To further optimize the selection of the lag order and improve both reproducibility and transparency, the Akaike Information Criterion (AIC) was adopted for validation. As a widely recognized information-theoretic metric for model selection, the AIC effectively balances goodness of fit with model parsimony. Specifically, lower AIC values indicate a more optimal trade-off between capturing meaningful temporal dependencies and minimizing the risk of overfitting, thereby ensuring the model remains both robust and computationally efficient. By comparing AIC values under different p settings, the results show that when p = 2, the model achieves the smallest residual (AIC = −3.2), outperforming p = 1 (AIC = −2.8) and p = 3 (AIC = −2.9). Therefore, the optimal lag order was finally determined to be p = 2, ensuring an accurate representation of the surgical dynamics while avoiding overfitting.

The experimental parameters are set as follows: the sample size n = 5,000, the lag order p = 2, the generation probabilities for the variables S i (normal gesture) and E j (abnormal event) are 0.3 and 0.2, respectively, and the weighting coefficient for the lagged term S and that for the lagged term E are both 0.5. The regression coefficients (including α 0 , β i , γ j , and δ l ) are estimated using Ordinary Least Squares (OLS), with a total of Q = 4 lag terms.

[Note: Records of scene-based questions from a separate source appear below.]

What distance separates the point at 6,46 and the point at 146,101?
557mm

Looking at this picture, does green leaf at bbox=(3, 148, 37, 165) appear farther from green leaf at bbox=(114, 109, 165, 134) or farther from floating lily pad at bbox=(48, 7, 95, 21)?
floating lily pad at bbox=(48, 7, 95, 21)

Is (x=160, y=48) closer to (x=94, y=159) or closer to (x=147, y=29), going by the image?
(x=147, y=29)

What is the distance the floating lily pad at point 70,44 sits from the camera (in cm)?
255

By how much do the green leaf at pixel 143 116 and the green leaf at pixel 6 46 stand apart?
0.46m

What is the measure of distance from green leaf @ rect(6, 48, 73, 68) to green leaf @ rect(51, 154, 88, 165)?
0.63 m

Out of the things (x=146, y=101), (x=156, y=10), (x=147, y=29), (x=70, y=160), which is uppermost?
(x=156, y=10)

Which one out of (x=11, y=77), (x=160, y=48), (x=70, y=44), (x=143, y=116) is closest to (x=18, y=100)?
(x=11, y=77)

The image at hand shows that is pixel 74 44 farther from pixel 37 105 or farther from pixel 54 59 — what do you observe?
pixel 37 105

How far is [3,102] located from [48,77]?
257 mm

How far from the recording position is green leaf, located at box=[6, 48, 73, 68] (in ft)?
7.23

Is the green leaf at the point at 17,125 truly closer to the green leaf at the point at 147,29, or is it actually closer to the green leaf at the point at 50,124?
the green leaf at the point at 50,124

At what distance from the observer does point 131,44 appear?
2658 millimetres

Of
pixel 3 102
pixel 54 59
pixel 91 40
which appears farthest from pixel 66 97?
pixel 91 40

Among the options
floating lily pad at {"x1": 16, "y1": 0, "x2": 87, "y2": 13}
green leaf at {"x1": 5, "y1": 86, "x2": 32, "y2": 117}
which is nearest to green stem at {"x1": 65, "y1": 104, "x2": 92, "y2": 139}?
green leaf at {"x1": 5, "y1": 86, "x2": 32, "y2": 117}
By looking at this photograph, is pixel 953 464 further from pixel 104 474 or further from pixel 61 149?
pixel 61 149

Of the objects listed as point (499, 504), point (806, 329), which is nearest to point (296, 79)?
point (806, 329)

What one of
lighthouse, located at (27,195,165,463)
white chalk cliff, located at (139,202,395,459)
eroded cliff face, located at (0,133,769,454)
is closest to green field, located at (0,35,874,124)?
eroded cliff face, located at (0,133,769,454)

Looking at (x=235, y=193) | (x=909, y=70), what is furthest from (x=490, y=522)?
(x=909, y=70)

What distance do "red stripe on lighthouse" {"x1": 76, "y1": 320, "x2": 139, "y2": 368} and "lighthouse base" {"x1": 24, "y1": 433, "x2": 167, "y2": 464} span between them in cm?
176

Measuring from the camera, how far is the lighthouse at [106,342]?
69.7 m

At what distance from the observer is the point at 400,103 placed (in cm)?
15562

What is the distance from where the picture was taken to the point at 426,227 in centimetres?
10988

Table 1 and Figure 3 demonstrate the performance of the proposed method across varying sample sizes. The model achieved an accuracy exceeding 95.6% on both 5,000 and 10,000 samples, with the Matthews correlation coefficient stabilizing at 0.912. This indicates excellent discriminative capability and generalization performance.

It is worth noting that the model’s recall consistently exceeds its precision, indicating a preference for minimizing the rate of missed true causative events—that is, reducing false negatives. In safety-critical surgical scenarios, this bias toward “better to err on the side of false positives than false negatives” aligns with the safety-first clinical principle. It helps ensure all critical anomalies are effectively identified and trigger appropriate response mechanisms.